What you’re seeing are the TCP/IP headers involved in sending a packet of data over the Internet.

The number of bytes listed next to each message, are (confusingly, we admit) not representative of the amount of the overhead bytes it takes to transmit data packets over a network, they just show the size of your data payload. You’re correct that this isn’t particularly useful information - we’ll soon be phasing out that column.

Ideally, we would be providing the total number of bytes, including TCP/IP overhead, that it takes to transmit each data message (we’re working on it!).

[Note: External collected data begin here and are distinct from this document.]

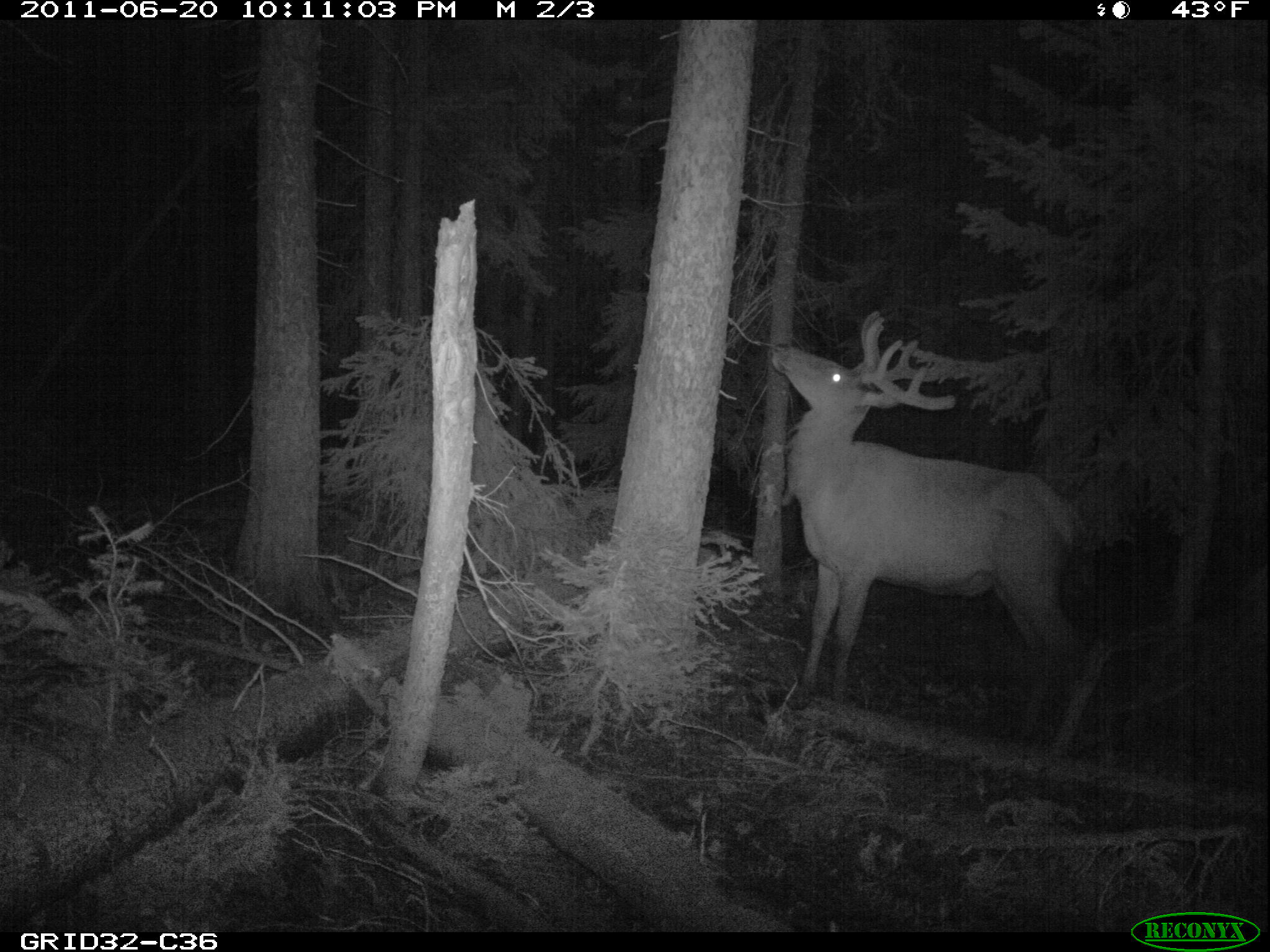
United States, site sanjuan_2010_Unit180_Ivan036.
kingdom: Animalia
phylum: Chordata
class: Mammalia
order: Artiodactyla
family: Cervidae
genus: Cervus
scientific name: Cervus elaphus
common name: red deer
Cervus elaphus (red deer).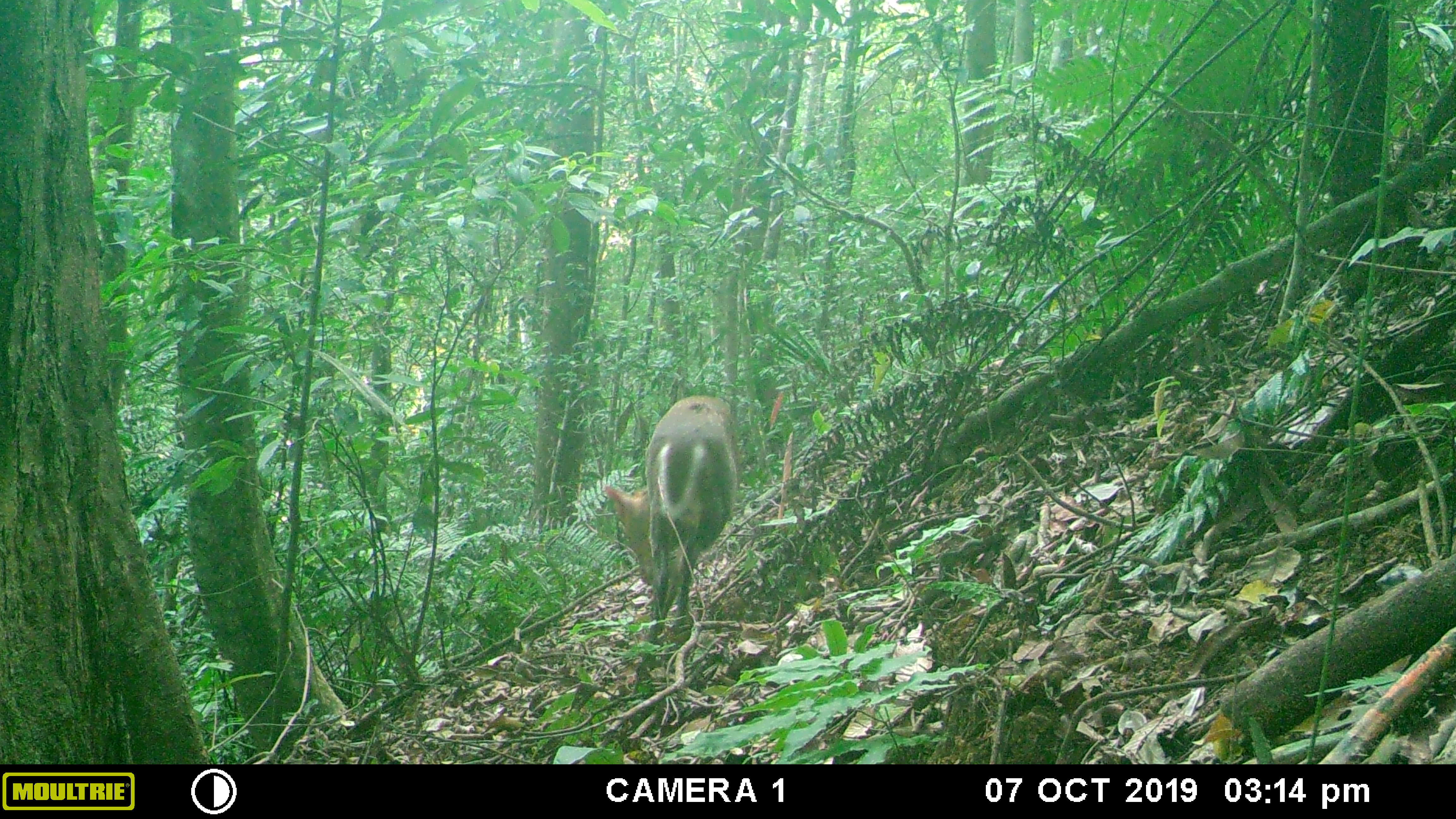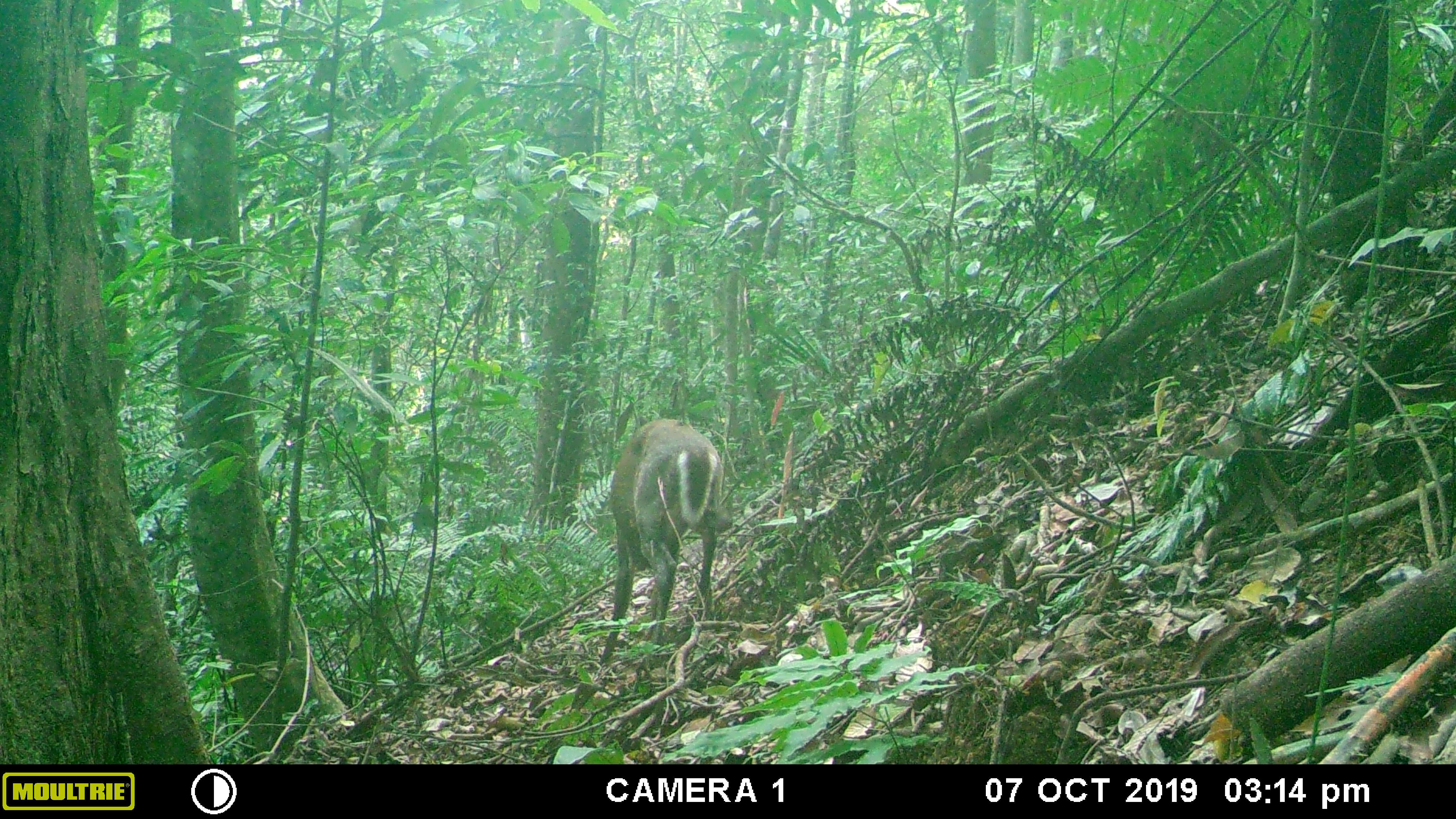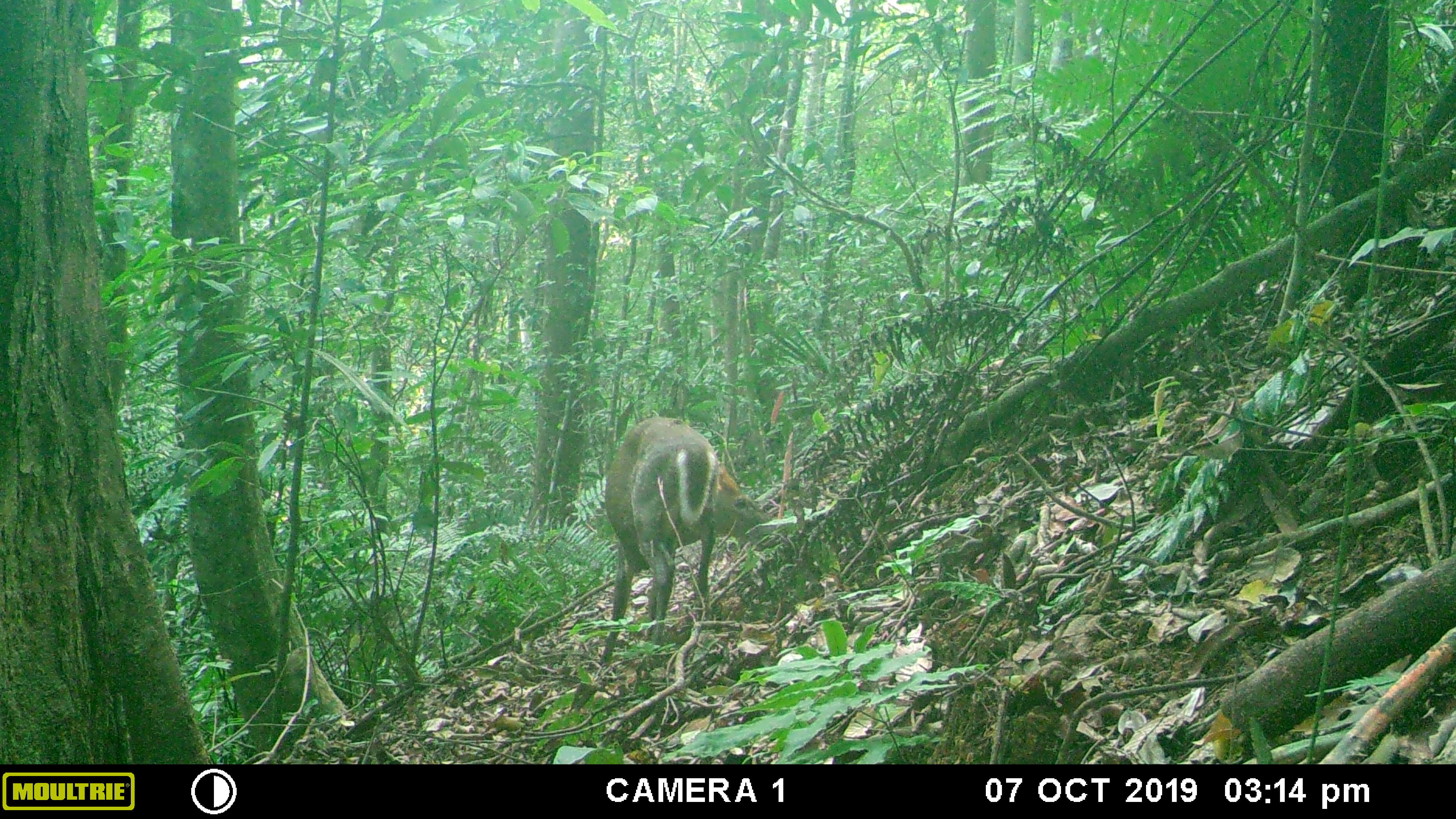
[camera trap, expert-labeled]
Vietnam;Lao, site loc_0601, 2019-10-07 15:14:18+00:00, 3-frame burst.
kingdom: Animalia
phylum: Chordata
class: Mammalia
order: Artiodactyla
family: Cervidae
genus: Muntiacus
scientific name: Muntiacus rooseveltorum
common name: roosevelt's muntjac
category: roosevelts muntjac group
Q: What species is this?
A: Roosevelts muntjac group (roosevelt's muntjac) (Muntiacus rooseveltorum).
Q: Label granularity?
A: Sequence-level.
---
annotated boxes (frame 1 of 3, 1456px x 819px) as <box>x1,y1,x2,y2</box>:
roosevelts muntjac group: <box>605,395,737,693</box>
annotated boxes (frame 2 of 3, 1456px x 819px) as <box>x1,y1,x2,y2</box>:
roosevelts muntjac group: <box>599,416,732,665</box>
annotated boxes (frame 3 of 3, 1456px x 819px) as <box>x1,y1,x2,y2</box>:
roosevelts muntjac group: <box>598,417,778,666</box>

However, at this time, the overall data usage for a sim is calculated independently from the messages as they show up in the Hologram cloud.

Here’s another post that goes into a little more detail about network overhead, and some differences between TCP and UDP transport protocols: SerialCloud.print data usage - #10 by phogan
Long story short, you can generally expect somewhere around 300-500 bytes of default TCP/IP overhead with each message.

Depending on your application and data needs, as well as hardware/software capability - there are a few strategies that can be used to try and reduce data overhead. The main recommendation for TCP (assuming your application permits) is to send fewer messages overall, and aggregate the data from several messages into a single send.

Obviously this strategy won’t always work for everyone’s application. We’d love to hear what kind of project you’re working on, hardware/libraries you’re using, how much data you expect to use - hopefully we can help get your costs down!